══ Extrait ══
Farida Belghoul marche-t-elle pour le racisme ?

Vu de la « fachosphère », la Marche des Beurs est un complot. La partie émergée d’une conspiration-iceberg où les ennemis de l’ombre sont le PS, SOS Racisme, le mariage homosexuel, le lobby juif, ou encore la psychanalyse. Le porte-étendard de cette dénonciation tous azimuts : Farida Belghoul, historique de la lutte antiraciste et initiatrice de Convergence 84 (association née de la Marche).
« Je n’ai pas choisi le silence dans lequel je me suis trouvée pendant 29 ans », déclare Farida Belghoul dans une interview du 28 novembre dernier. La parole de cette figure du combat antiraciste des années 1980 était évidemment attendue à l’occasion des trente ans de la « Marche ». Plus surprenant cependant, le support choisi : Egalité&réconciliation, site ultranationaliste et conspirationniste d’Alain Soral, écrivain pamphlétaire qui réussirait à faire croire que si vous avez manqué le train de 07h49, c’est probablement le fait de la « juiverie internationale ».
Une erreur de casting au moment de publier l'interview ? Pas vraiment. Car la « liberté de parole » que Farida Belghoul revendique à plein, a été reprise par une myriade de site : Egalité & réconciliation donc, mais aussi LeChristroi.over-blog.com, un site d’extrême droite monarchiste, Lelibrepenseur.org, qui met au jour le « complot du 11 septembre », ou encore « l’Axe de la résistance », dont le bandeau affiche le général de Gaulle et Jean Moulin aux cotés d’Al Assad père et fils, et d’autres du même acabit tels le Salon beige, France-catholique.fr, infoalternative.blog…
faire taire la France
Un méli-mélo bleu-brun qui trouve son apogée dans un tweet du 13 novembre, où Christine Boutin, candidate aux européennes, chante les louanges d’une vidéo contre la « théorie du genre », publiée sur le site d’Alain Soral et dont l’auteur n’est autre que… Farida Belghoul.
Farida Belghoul : La décadence sur la théorie du genre / égalité & réconciliation à regarder et écouter ! http://t.co/5TnYRleFTy
— Christine Boutin (@christineboutin) 13 Novembre 2013
Il faut reconnaître que l’activiste de 84 n’y va pas avec le dos de la cuillère : Sigmund Freud est décrit comme un pédophile, la gauche n’aurait d’autre dessein que de « châtrer les hommes », quant à l’éducation sexuelle à l’école, elle n’est en réalité que « pornographie ».
═══
══ Matériel présenté ══
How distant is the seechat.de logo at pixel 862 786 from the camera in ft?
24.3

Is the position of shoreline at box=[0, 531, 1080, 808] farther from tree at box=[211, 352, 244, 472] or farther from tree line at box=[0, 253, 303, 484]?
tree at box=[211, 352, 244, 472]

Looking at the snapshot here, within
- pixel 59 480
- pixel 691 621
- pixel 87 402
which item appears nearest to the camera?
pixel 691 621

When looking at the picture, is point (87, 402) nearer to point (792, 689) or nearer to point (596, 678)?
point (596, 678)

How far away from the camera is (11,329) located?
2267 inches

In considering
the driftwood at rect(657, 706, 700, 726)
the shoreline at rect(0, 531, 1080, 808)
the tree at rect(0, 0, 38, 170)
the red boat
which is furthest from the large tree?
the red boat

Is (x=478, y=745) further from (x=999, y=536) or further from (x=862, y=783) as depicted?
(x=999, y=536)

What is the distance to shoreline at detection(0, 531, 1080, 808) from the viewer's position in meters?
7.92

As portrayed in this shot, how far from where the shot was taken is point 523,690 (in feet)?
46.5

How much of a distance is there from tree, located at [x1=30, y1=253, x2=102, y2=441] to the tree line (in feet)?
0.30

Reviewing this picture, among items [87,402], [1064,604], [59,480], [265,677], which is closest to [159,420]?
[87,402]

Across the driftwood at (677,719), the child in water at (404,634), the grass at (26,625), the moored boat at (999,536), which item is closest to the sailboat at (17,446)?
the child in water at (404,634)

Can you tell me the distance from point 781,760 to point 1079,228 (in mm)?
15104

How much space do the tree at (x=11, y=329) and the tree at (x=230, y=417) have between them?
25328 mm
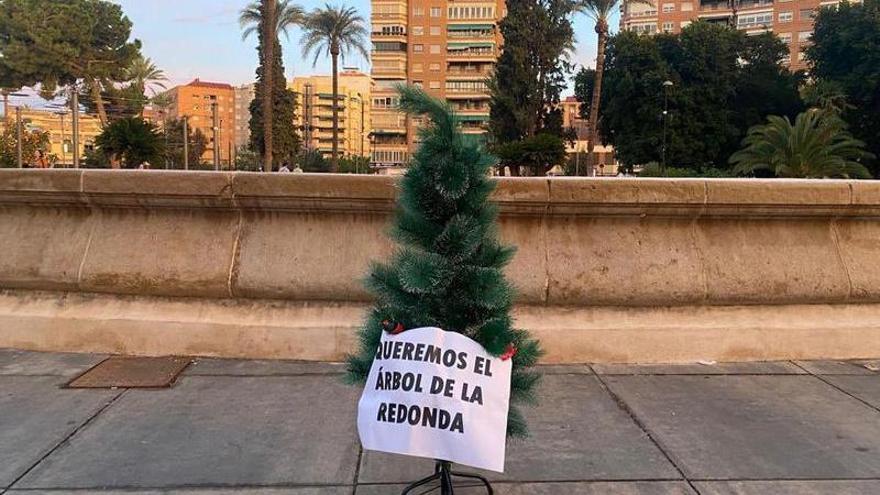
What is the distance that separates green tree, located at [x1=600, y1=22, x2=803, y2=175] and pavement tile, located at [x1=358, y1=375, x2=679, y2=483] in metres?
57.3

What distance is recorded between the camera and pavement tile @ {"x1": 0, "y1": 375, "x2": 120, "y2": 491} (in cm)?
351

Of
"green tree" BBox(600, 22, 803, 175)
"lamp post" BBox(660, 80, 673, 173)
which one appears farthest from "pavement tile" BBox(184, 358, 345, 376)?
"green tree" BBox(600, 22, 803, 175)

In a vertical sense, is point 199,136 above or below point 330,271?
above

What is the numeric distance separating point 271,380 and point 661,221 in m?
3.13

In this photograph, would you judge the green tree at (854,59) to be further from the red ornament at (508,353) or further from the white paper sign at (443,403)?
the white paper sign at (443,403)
═══
À faire:
1. D'après l'extrait, de quelle association Farida Belghoul est-elle l'initiatrice ?
2. Modifiez le passage de l'extrait qui commence par « Farida Belghoul marche-t-elle » et se termine par « de la Marche). », en remplaçant « porte-étendard » par « fer de lance ».
3. Réécrivez sous forme de liste, s'il vous plaît, le paragraphe de l'extrait qui débute par « Une erreur de casting », en conservant ses faits principaux.
Ce matériel est indépendant de l'extrait.

Réponses:
1. Convergence 84, une association née de la Marche.

2.
Farida Belghoul marche-t-elle pour le racisme ?

Vu de la « fachosphère », la Marche des Beurs est un complot. La partie émergée d’une conspiration-iceberg où les ennemis de l’ombre sont le PS, SOS Racisme, le mariage homosexuel, le lobby juif, ou encore la psychanalyse. Le fer de lance de cette dénonciation tous azimuts : Farida Belghoul, historique de la lutte antiraciste et initiatrice de Convergence 84 (association née de la Marche).

3.
Il ne s'agit pas d'une erreur de casting. La « liberté de parole » revendiquée par Farida Belghoul a été reprise par de nombreux sites :
- Egalité & réconciliation ;
- LeChristroi.over-blog.com, un site d'extrême droite monarchiste ;
- Lelibrepenseur.org, qui met au jour le « complot du 11 septembre » ;
- « l'Axe de la résistance », dont le bandeau affiche le général de Gaulle et Jean Moulin aux côtés d'Al Assad père et fils ;
- d'autres sites du même genre, comme le Salon beige, France-catholique.fr et infoalternative.blog.